¡Mira, muchacho!

¡Mira, muchacho!

¡Mira, muchacho!

Al pensar en cualquier de los grandes hombres y mujeres de la Historia, solemos recordarlos en los momentos más cruciales de su existencia, como si durante toda su vida no hubieran sido de  otra manera.

Así, a Napoleón lo pensamos siempre con su mano debajo del chaleco, a Einstein con su cabello desordenado, a Colón señalando con el dedo la tierra descubierta y a Juana de Arco quemándose en la hoguera, para citar solo algunos casos.

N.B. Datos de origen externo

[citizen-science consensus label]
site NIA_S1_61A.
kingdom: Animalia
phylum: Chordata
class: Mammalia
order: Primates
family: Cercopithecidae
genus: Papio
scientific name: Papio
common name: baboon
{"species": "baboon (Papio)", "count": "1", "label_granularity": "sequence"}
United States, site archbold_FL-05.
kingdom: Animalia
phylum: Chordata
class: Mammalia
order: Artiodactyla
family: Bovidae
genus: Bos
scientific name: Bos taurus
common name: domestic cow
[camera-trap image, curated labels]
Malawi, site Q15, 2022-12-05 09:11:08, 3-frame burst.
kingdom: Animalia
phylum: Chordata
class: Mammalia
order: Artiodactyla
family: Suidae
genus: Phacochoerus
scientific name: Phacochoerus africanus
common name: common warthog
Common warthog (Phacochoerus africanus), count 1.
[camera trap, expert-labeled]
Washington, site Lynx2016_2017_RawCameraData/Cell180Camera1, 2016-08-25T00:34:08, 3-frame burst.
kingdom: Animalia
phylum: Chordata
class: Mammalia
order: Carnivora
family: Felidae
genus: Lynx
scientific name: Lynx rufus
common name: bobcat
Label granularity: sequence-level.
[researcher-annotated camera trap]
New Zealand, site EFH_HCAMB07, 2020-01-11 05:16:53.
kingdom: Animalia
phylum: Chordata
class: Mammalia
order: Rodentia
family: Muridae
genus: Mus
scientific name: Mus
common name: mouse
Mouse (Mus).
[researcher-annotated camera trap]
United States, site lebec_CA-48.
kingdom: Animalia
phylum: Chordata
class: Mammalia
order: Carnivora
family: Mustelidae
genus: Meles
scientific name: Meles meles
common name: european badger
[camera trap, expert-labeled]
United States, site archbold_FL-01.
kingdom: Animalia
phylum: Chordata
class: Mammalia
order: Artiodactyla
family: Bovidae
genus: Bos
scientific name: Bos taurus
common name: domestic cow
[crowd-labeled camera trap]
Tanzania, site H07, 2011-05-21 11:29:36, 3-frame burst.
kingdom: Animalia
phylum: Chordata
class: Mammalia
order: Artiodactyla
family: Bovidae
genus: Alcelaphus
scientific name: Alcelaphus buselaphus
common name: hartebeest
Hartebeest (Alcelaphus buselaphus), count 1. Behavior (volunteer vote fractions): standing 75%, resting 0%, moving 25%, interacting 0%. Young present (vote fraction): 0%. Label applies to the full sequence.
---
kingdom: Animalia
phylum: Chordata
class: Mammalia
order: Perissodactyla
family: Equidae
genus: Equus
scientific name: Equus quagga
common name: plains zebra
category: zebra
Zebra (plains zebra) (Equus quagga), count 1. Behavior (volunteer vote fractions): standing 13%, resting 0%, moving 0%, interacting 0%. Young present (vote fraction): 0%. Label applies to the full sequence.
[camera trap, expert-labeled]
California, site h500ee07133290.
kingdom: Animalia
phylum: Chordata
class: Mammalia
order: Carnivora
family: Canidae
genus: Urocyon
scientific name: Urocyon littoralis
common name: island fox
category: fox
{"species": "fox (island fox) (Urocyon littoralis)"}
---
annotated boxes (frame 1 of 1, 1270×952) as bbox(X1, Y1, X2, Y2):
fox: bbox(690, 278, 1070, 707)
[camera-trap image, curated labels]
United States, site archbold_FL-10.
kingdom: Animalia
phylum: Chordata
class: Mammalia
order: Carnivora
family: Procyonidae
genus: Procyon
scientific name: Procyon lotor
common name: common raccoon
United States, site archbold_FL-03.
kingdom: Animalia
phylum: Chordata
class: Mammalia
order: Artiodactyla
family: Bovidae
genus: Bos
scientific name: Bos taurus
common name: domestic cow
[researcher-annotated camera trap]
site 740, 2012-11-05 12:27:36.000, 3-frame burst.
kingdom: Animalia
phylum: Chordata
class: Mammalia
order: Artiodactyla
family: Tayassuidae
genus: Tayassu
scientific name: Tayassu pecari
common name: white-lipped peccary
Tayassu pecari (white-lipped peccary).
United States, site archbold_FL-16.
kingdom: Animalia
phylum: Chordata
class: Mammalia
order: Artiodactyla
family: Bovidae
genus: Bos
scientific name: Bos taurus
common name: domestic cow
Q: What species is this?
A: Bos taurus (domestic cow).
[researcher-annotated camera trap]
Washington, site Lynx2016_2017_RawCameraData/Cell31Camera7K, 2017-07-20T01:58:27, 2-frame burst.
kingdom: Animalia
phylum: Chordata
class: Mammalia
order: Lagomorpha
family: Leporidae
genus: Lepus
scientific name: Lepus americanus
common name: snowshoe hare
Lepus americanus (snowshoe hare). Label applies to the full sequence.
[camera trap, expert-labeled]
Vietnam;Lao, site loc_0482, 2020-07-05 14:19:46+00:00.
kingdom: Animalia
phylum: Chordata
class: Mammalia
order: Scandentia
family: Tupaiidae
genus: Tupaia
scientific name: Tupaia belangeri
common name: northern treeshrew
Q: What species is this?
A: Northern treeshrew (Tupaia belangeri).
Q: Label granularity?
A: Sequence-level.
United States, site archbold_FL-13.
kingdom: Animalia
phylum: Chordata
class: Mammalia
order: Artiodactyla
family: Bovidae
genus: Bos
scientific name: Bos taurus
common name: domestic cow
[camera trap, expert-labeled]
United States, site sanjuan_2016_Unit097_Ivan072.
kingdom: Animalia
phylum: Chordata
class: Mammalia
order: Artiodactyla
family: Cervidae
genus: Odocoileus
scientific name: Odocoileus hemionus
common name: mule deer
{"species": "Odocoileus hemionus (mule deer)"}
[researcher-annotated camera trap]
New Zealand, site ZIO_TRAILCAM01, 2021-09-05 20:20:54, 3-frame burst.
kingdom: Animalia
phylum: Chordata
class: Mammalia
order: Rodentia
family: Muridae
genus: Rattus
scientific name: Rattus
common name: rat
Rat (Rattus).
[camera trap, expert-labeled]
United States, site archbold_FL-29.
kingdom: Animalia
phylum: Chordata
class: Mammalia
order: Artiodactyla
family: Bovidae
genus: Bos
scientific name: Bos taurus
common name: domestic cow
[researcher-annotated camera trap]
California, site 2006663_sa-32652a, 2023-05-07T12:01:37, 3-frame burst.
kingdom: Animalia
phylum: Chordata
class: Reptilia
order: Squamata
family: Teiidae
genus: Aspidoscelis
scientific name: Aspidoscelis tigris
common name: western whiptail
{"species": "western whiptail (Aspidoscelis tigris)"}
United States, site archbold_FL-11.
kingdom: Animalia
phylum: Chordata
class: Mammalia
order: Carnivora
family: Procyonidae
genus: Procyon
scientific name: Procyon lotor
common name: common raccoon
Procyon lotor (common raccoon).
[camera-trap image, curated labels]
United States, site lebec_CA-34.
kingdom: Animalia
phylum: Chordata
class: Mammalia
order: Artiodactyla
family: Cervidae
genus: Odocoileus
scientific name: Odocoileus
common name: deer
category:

Pocas veces recordamos que todos, absolutamente todos, también fueron niños una vez, y que como tales, seguramente fueron regañados por sus padres a causa de sus travesuras.

Como crónica no recoge ninguno de esos momentos sin transcendencia en la niñez de los grandes personajes, vamos a tomarnos la libertad de imaginar algunos boches históricos, de sus respectivas mamás:

A David: “¡Te he dicho que no juegues dentro de la casa con ese tirapiedras! ¡Vete al arpa, que muy caras salen esas clases de música!”

A Abraham: “¡Deja ya de estar dando vueltas en el patio y mirando al cielo, como si estuvieras esperando que te hablen desde allá arriba, y ven a tomarte tu sopa!”

A Caín: “¡Deja tranquilo a tu hermano y no lo embromes tanto! Un día lo vas a matar!”

A Noé: “¡No, no, no!  ¡Aquí no me traigas más animales! ¡Que muchacho éste!”

A Judas: “¡Estuviste registrando mi monedero otra vez!”

Y el regaño número uno de las madres bíblicas: “¡Jesús! ¿Y que te pasa a ti? ¿Tu te crees  que eres hijo de Dios, o algo así?”